# "Chase" season order reduced; moved opposite American Idol



## phrelin (Jan 18, 2007)

If you have become attached to "Chase" you'll be unhappy to learn this report:


> NBC has reduced the order of Jerry Bruckheimer's action drama from 22 episodes to 18.
> 
> The Warner Bros-produced series is currently slated for a midseason run starting Jan. 12, moving from Mondays at 10 p.m. to Wednesdays at 9 p.m. (where it will be introduced to the joy of competing against two-hour American Idol performance shows).


----------



## hdtvfan0001 (Jul 28, 2004)

*KOD* - Kiss of Death.

Shame...had some promise as a series.


----------



## klang (Oct 14, 2003)

I'm a few episodes behind, I'll watch it when I'm caught up on everything else. It's OK but I won't really miss it if it goes away.


----------



## hdtvfan0001 (Jul 28, 2004)

klang said:


> I'm a few episodes behind, I'll watch it when I'm caught up on everything else. It's OK but I won't really miss it if it goes away.


No guarantee it's going anywhere...but replacing it on the schedule against AI is certainly not going to help ratings (which tends to drive advertising and other related survival considerations).


----------



## RunnerFL (Jan 5, 2006)

I was recording Chase but never watched an episode waiting to see if this happened. I guess I'll just delete Chase now. :lol:


----------



## hdtvfan0001 (Jul 28, 2004)

RunnerFL said:


> I was recording Chase but never watched an episode waiting to see if this happened. I guess I'll just delete Chase now. :lol:


!rolling


----------



## Cholly (Mar 22, 2004)

klang said:


> I'm a few episodes behind, I'll watch it when I'm caught up on everything else. It's OK but I won't really miss it if it goes away.


+1. It's just another formula crime fighters' series. For me, it's something to watch on Monday nights now that Horatio has been relocated. :grin:


----------



## lwilli201 (Dec 22, 2006)

I have been watching the show and the characters have been developing nicely but it is not real important to watch every episode because there is not an ongoing plot. Worth watching even if it is canceled.


----------



## hdtvfan0001 (Jul 28, 2004)

lwilli201 said:


> I have been watching the show and the characters have been developing nicely but it is not real important to watch every episode because there is not an ongoing plot. Worth watching even if it is canceled.

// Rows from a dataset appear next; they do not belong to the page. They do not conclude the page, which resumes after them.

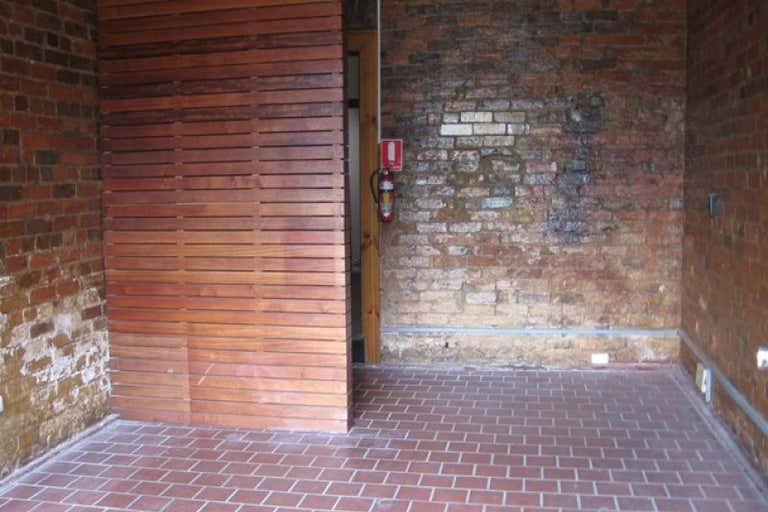 272 St Kilda Road St Kilda VIC 3182 - Image 2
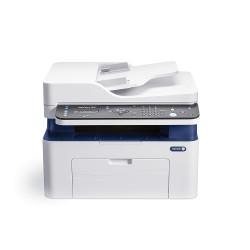 Мултифункционално у-во Xerox -44832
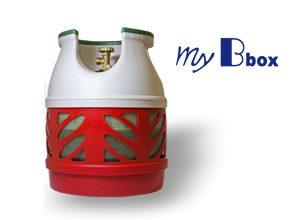 bombola in vetroresina con propano 7,5kg MyBbox - NON SPEDIBILE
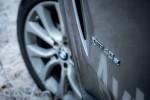 BMWBLOG - Avto Aktiv - BMW X5 40e - iPerformance - zunanjost (24)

From the 3 episodes I watched...it actually was quite good, and the casting was equally well done.

Not sure why they are making the move.


----------



## Colorado Guy (Dec 29, 2008)

It's on opposite "Hawaii Five-O" and "Castle". too much competition!


----------



## spartanstew (Nov 16, 2005)

Had all of these recorded and finally got around to watching all of them over the last 2 weeks. Was pretty good, but I wish I would have found this out two weeks ago.


----------



## Drucifer (Feb 12, 2009)

_Chase_ must have a massive lead in the _body count_ category. Think two kill in one show was the lowest total.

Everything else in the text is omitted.